### Records to process
....................

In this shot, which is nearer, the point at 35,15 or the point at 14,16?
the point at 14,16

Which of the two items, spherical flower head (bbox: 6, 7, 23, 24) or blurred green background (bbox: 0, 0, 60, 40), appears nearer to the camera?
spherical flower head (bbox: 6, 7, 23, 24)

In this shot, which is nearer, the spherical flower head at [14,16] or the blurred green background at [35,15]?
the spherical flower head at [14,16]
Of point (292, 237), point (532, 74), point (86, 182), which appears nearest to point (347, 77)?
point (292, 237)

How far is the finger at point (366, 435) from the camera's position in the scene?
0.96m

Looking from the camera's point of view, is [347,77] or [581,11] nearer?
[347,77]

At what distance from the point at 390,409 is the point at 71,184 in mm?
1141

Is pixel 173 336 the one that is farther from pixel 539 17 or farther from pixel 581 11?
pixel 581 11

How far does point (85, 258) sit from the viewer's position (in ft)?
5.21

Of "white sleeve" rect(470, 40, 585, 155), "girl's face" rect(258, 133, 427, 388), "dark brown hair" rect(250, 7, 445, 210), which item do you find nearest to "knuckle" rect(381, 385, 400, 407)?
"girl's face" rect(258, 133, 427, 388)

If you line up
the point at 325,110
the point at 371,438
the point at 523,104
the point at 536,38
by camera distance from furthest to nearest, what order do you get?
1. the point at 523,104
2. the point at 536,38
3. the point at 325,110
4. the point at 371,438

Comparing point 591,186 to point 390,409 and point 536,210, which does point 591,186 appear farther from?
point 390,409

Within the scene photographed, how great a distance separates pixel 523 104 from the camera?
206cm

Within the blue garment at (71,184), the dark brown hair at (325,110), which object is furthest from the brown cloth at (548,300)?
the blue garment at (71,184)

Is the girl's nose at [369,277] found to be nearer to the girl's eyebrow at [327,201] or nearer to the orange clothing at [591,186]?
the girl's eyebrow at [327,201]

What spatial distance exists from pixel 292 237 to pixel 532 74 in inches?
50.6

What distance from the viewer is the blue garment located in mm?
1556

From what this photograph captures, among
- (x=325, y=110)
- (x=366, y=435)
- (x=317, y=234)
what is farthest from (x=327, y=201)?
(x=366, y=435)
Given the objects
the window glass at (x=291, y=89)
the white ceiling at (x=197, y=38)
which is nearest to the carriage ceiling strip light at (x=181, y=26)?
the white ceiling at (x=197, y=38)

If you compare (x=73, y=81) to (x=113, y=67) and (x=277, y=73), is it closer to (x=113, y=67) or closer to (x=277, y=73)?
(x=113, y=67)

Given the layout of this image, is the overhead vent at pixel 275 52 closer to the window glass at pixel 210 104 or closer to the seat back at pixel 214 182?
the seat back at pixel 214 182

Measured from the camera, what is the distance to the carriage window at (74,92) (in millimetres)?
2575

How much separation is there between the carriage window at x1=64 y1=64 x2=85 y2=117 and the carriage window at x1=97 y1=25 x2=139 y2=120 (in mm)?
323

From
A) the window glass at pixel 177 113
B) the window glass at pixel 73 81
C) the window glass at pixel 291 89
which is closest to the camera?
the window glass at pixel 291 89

....................

### Exercise prompt
Take the entries above and transcribe them exactly.

### Answer for the task
In this shot, which is nearer, the point at 35,15 or the point at 14,16?
the point at 14,16

Which of the two items, spherical flower head (bbox: 6, 7, 23, 24) or blurred green background (bbox: 0, 0, 60, 40), appears nearer to the camera?
spherical flower head (bbox: 6, 7, 23, 24)

In this shot, which is nearer, the spherical flower head at [14,16] or the blurred green background at [35,15]?
the spherical flower head at [14,16]
Of point (292, 237), point (532, 74), point (86, 182), which appears nearest to point (347, 77)?
point (292, 237)

How far is the finger at point (366, 435) from the camera's position in the scene?
0.96m

Looking from the camera's point of view, is [347,77] or [581,11] nearer?
[347,77]

At what distance from the point at 390,409 is the point at 71,184 in mm?
1141

Is pixel 173 336 the one that is farther from pixel 539 17 or farther from pixel 581 11?
pixel 581 11

How far does point (85, 258) sit from the viewer's position (in ft)?
5.21

Of "white sleeve" rect(470, 40, 585, 155), "girl's face" rect(258, 133, 427, 388), "dark brown hair" rect(250, 7, 445, 210), which item do you find nearest to "knuckle" rect(381, 385, 400, 407)?
"girl's face" rect(258, 133, 427, 388)

If you line up
the point at 325,110
the point at 371,438
the point at 523,104
the point at 536,38
by camera distance from furthest to nearest, what order do you get?
1. the point at 523,104
2. the point at 536,38
3. the point at 325,110
4. the point at 371,438

Comparing point 591,186 to point 390,409 and point 536,210, which does point 591,186 appear farther from?
point 390,409

Within the scene photographed, how great a distance separates pixel 523 104 from the camera?
206cm

Within the blue garment at (71,184), the dark brown hair at (325,110), which object is furthest from the brown cloth at (548,300)?
the blue garment at (71,184)

Is the girl's nose at [369,277] found to be nearer to the girl's eyebrow at [327,201] or nearer to the orange clothing at [591,186]?
the girl's eyebrow at [327,201]

What spatial distance exists from pixel 292 237 to pixel 532 74 in inches?
50.6

What distance from the viewer is the blue garment located in mm?
1556

From what this photograph captures, among
- (x=325, y=110)
- (x=366, y=435)
- (x=317, y=234)
what is farthest from (x=327, y=201)?
(x=366, y=435)
Given the objects
the window glass at (x=291, y=89)
the white ceiling at (x=197, y=38)
which is nearest to the carriage ceiling strip light at (x=181, y=26)?
the white ceiling at (x=197, y=38)

If you compare (x=73, y=81) to (x=113, y=67) and (x=277, y=73), is it closer to (x=113, y=67) or closer to (x=277, y=73)?
(x=113, y=67)

Given the layout of this image, is the overhead vent at pixel 275 52 closer to the window glass at pixel 210 104 or closer to the seat back at pixel 214 182?
the seat back at pixel 214 182

Measured from the camera, what is the distance to the carriage window at (74,92) (in millimetres)?
2575

How much separation is there between the carriage window at x1=64 y1=64 x2=85 y2=117 and the carriage window at x1=97 y1=25 x2=139 y2=120 (in mm)?
323

From
A) the window glass at pixel 177 113
B) the window glass at pixel 73 81
C) the window glass at pixel 291 89
which is closest to the camera?
the window glass at pixel 291 89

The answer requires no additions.